Last updated: 9 Jun 2020

govuk-aws: 37. ALB Health Checks

Date: 2019-06-24

Status

Accepted

Context

On our platform, application instances receive traffic routed from a load balancer. Typically, an application instance runs Nginx with a server_name based Vhost per application. Each application Vhost proxies the requests to the local port where the application listens.

Load balancers use a health check to determine which instances to send traffic to. Health checks depend on the type of load balancer and protocol in use. Usually we are going to configure health checks using TCP+PORT (ELBs) or HTTP+PORT+Request_path+Response_code (ALB). For more information on health checks, have a look at the following links:

https://docs.aws.amazon.com/elasticloadbalancing/latest/classic/elb-healthchecks.html https://docs.aws.amazon.com/elasticloadbalancing/latest/application/target-group-health-checks.html

When we configure HTTP health checks, the load balancer sends a request without a Host header.
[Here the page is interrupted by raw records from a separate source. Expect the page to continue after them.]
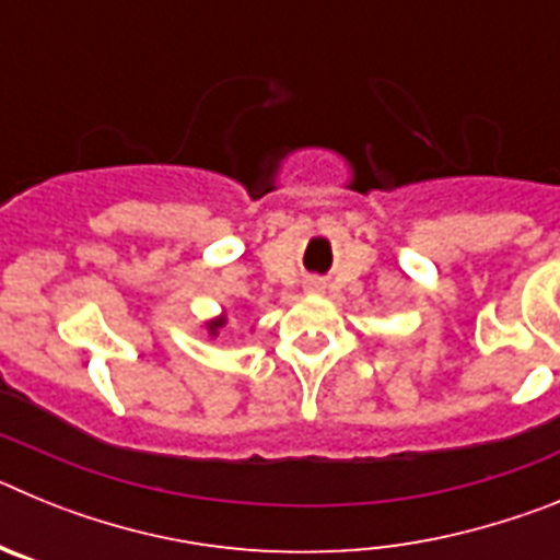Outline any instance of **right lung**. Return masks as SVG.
<instances>
[{"instance_id": "add662e5", "label": "right lung", "mask_w": 560, "mask_h": 560, "mask_svg": "<svg viewBox=\"0 0 560 560\" xmlns=\"http://www.w3.org/2000/svg\"><path fill=\"white\" fill-rule=\"evenodd\" d=\"M219 325H221V323H215V325H210V330H212V334H215V328H219Z\"/></svg>"}]
</instances>
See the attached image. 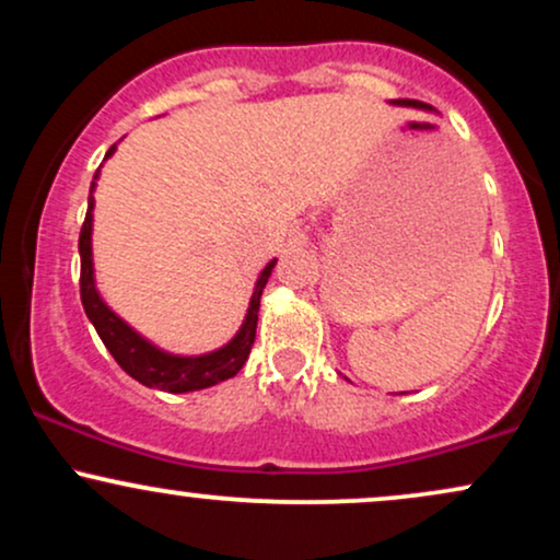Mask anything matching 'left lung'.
Returning <instances> with one entry per match:
<instances>
[{"label":"left lung","mask_w":560,"mask_h":560,"mask_svg":"<svg viewBox=\"0 0 560 560\" xmlns=\"http://www.w3.org/2000/svg\"><path fill=\"white\" fill-rule=\"evenodd\" d=\"M392 105H402V107H416V110H432L429 105H423V102H413V100H395Z\"/></svg>","instance_id":"1"}]
</instances>
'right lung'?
<instances>
[{"mask_svg":"<svg viewBox=\"0 0 560 560\" xmlns=\"http://www.w3.org/2000/svg\"><path fill=\"white\" fill-rule=\"evenodd\" d=\"M113 152H115V144L107 150L105 160L113 158ZM100 168H96L94 182L89 186L86 221H83L81 236H79L81 302H83V311H86V318L94 324L96 334H100V339L105 342L107 350H110V355L118 361L120 369H124L131 378H137L139 384H144V387H152V389L173 392V395L215 387V384L226 382V378L240 374L242 365L247 363L249 350H253L255 329H258L260 294L262 289H266L268 279H271L276 258L271 262H266V268L260 271L240 331H236L226 345L218 347L213 352H202V355H173V352L160 350V347L152 345L150 339L141 337L133 326H128L126 320L120 318L105 300H102L100 289H96L94 258H92V231H94V189H96V182H100Z\"/></svg>","mask_w":560,"mask_h":560,"instance_id":"add662e5","label":"right lung"}]
</instances>
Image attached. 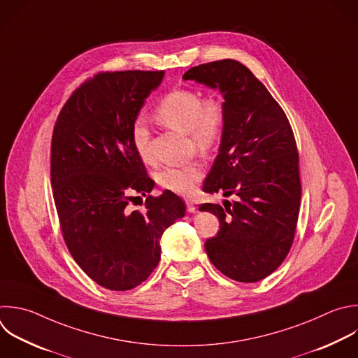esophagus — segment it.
Instances as JSON below:
<instances>
[{
	"label": "esophagus",
	"mask_w": 358,
	"mask_h": 358,
	"mask_svg": "<svg viewBox=\"0 0 358 358\" xmlns=\"http://www.w3.org/2000/svg\"><path fill=\"white\" fill-rule=\"evenodd\" d=\"M185 205H187V210H188L189 213L195 212V209H196V208H195V205H194V202H192L191 199H187V201H185Z\"/></svg>",
	"instance_id": "1"
}]
</instances>
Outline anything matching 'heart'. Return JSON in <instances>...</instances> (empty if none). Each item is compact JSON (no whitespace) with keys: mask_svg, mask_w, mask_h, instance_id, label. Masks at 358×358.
<instances>
[{"mask_svg":"<svg viewBox=\"0 0 358 358\" xmlns=\"http://www.w3.org/2000/svg\"><path fill=\"white\" fill-rule=\"evenodd\" d=\"M156 117L163 125L187 134L192 146L203 155L219 145L226 128V106L217 96L202 98L194 88H174L156 106ZM131 141L135 152L145 162H150V131L142 117L131 128ZM203 177V166L191 162L184 166L166 167L157 174L159 184L178 195H189Z\"/></svg>","mask_w":358,"mask_h":358,"instance_id":"1","label":"heart"}]
</instances>
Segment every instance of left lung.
<instances>
[{
	"label": "left lung",
	"instance_id": "obj_1",
	"mask_svg": "<svg viewBox=\"0 0 358 358\" xmlns=\"http://www.w3.org/2000/svg\"><path fill=\"white\" fill-rule=\"evenodd\" d=\"M184 80L219 88L226 128L203 192L234 195V202L202 203L220 227L205 242L212 264L239 282L274 273L294 242L299 206V155L288 117L266 85L241 62H210L189 69Z\"/></svg>",
	"mask_w": 358,
	"mask_h": 358
}]
</instances>
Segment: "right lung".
Returning a JSON list of instances; mask_svg holds the SVG:
<instances>
[{"label": "right lung", "mask_w": 358, "mask_h": 358, "mask_svg": "<svg viewBox=\"0 0 358 358\" xmlns=\"http://www.w3.org/2000/svg\"><path fill=\"white\" fill-rule=\"evenodd\" d=\"M164 71H101L73 91L53 129L50 180L64 243L98 285L128 291L160 262L164 230L185 213L155 181L131 141V128ZM147 196L143 211L127 205Z\"/></svg>", "instance_id": "1"}]
</instances>
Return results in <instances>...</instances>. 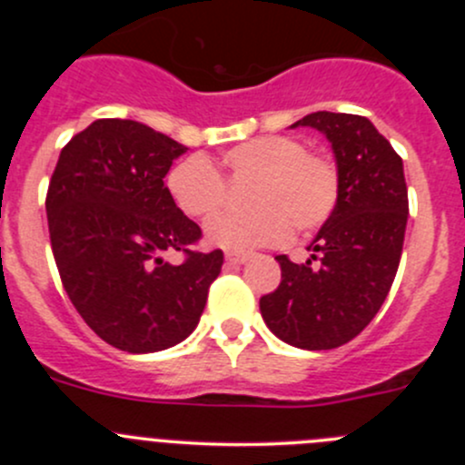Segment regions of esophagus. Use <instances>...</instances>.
Wrapping results in <instances>:
<instances>
[{"instance_id":"obj_1","label":"esophagus","mask_w":465,"mask_h":465,"mask_svg":"<svg viewBox=\"0 0 465 465\" xmlns=\"http://www.w3.org/2000/svg\"><path fill=\"white\" fill-rule=\"evenodd\" d=\"M224 261H227L229 265H242V262L250 261V254H242V252H227V254H224Z\"/></svg>"}]
</instances>
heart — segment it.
Here are the masks:
<instances>
[{
	"mask_svg": "<svg viewBox=\"0 0 465 465\" xmlns=\"http://www.w3.org/2000/svg\"><path fill=\"white\" fill-rule=\"evenodd\" d=\"M227 180L250 182V211H227L206 223V241L233 252L281 245L290 233L320 229L340 203L337 162L306 150L292 134H265L227 148L220 157ZM166 189L182 213L209 218L227 203L229 186L209 159L193 154L168 171Z\"/></svg>",
	"mask_w": 465,
	"mask_h": 465,
	"instance_id": "obj_1",
	"label": "heart"
}]
</instances>
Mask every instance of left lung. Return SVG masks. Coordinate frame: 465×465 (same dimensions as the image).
I'll return each instance as SVG.
<instances>
[{"instance_id": "left-lung-1", "label": "left lung", "mask_w": 465, "mask_h": 465, "mask_svg": "<svg viewBox=\"0 0 465 465\" xmlns=\"http://www.w3.org/2000/svg\"><path fill=\"white\" fill-rule=\"evenodd\" d=\"M320 130L332 145L340 203L308 245L302 265L276 256L281 283L261 297V315L285 344L328 351L369 326L396 279L405 241L402 159L367 116L312 112L292 124ZM312 260H320L317 266Z\"/></svg>"}]
</instances>
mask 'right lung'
<instances>
[{
	"mask_svg": "<svg viewBox=\"0 0 465 465\" xmlns=\"http://www.w3.org/2000/svg\"><path fill=\"white\" fill-rule=\"evenodd\" d=\"M186 145L130 119H98L60 153L46 191L51 250L74 308L128 353L180 344L198 326L223 252L191 250L203 232L163 177ZM182 251L180 266L163 261Z\"/></svg>",
	"mask_w": 465,
	"mask_h": 465,
	"instance_id": "obj_1",
	"label": "right lung"
}]
</instances>
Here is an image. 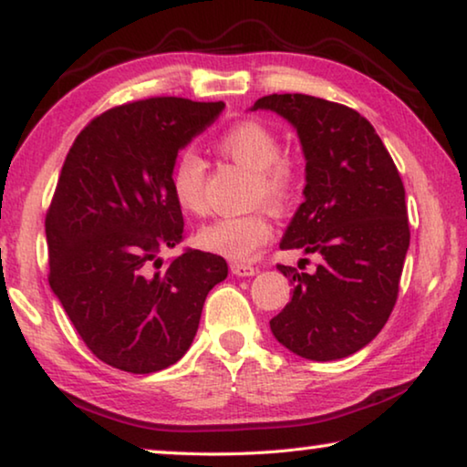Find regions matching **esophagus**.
<instances>
[{
	"label": "esophagus",
	"mask_w": 467,
	"mask_h": 467,
	"mask_svg": "<svg viewBox=\"0 0 467 467\" xmlns=\"http://www.w3.org/2000/svg\"><path fill=\"white\" fill-rule=\"evenodd\" d=\"M231 270H233V274H236V276H254V274L257 272V268H254L251 264H239V262L231 264Z\"/></svg>",
	"instance_id": "1"
}]
</instances>
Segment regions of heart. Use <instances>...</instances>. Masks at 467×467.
I'll list each match as a JSON object with an SVG mask.
<instances>
[{
	"label": "heart",
	"instance_id": "obj_1",
	"mask_svg": "<svg viewBox=\"0 0 467 467\" xmlns=\"http://www.w3.org/2000/svg\"><path fill=\"white\" fill-rule=\"evenodd\" d=\"M220 151L251 172V203H268L283 210L293 202L299 189V166L291 155L283 153V140L270 124L262 120H241L218 140ZM205 161L193 150H184L176 158L170 174L172 195L184 212L203 213ZM272 222L264 210L241 216H222L203 226L197 234L199 245L234 262H247L270 241Z\"/></svg>",
	"mask_w": 467,
	"mask_h": 467
}]
</instances>
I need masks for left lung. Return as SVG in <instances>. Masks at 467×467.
<instances>
[{"mask_svg":"<svg viewBox=\"0 0 467 467\" xmlns=\"http://www.w3.org/2000/svg\"><path fill=\"white\" fill-rule=\"evenodd\" d=\"M272 109L297 129L306 155V202L280 241L322 262L314 274L278 264L293 297L270 320L278 343L314 361L366 347L393 312L410 247L405 189L393 158L364 116L303 93H272Z\"/></svg>","mask_w":467,"mask_h":467,"instance_id":"1","label":"left lung"}]
</instances>
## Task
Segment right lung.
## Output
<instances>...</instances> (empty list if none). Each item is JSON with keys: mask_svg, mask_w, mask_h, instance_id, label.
Here are the masks:
<instances>
[{"mask_svg": "<svg viewBox=\"0 0 467 467\" xmlns=\"http://www.w3.org/2000/svg\"><path fill=\"white\" fill-rule=\"evenodd\" d=\"M224 101L150 98L93 118L74 139L46 216L49 286L95 358L130 374L160 372L193 343L224 257L187 249L170 187L179 150Z\"/></svg>", "mask_w": 467, "mask_h": 467, "instance_id": "1", "label": "right lung"}]
</instances>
In this case, Nginx processes that request in the default Vhost. These requests have been configured in the default Vhost to serve an 200 OK response code, which indicates to the load balancer that the instance is healthy and ready to receive traffic. This presents a problem when we are starting or redeploying applications in that instance, because the application port will be unavailable for a period of time, and Nginx will serve 5xx responses. The load balancer still sees the health check responses as 200 OK, so it continues sending traffic to that instance, even though the application is not ready to receive traffic.

The current ALB health check is rudimentary and does only test for the basic Nginx configuration being in place, rather than testing whether all apps are properly deployed. If an instance is terminated, this causes its replacement to be added to the target group pool prematurely which causes elevated 5xx rates.

Decision

When an instance is running more than one application, we are going to route traffic to the instance with an ALB. Each application has a dedicated target group, with a specific health check path, following the format /_healthcheck_<app-name>.

This health check path is configured in the default Vhost to proxy the request to the upstream application, and rewrites the request to match the application health check path that is also used in Icinga checks. This is configured in Puppet, in govuk::app::config, as the health_check_path parameter.

The ALB includes routing rules based on Host header, and redirects the traffic to the application target group when the Host header matches the value <<app-name>.*

Consequences

If an application health check is broken or hasn't been deployed properly, the load balancer will see that target as unhealthy and won't send traffic to.

We are going to have more target groups in the platform, we need to monitor closely the number of healthy hosts detected per target group and make sure we alert is we detect problems.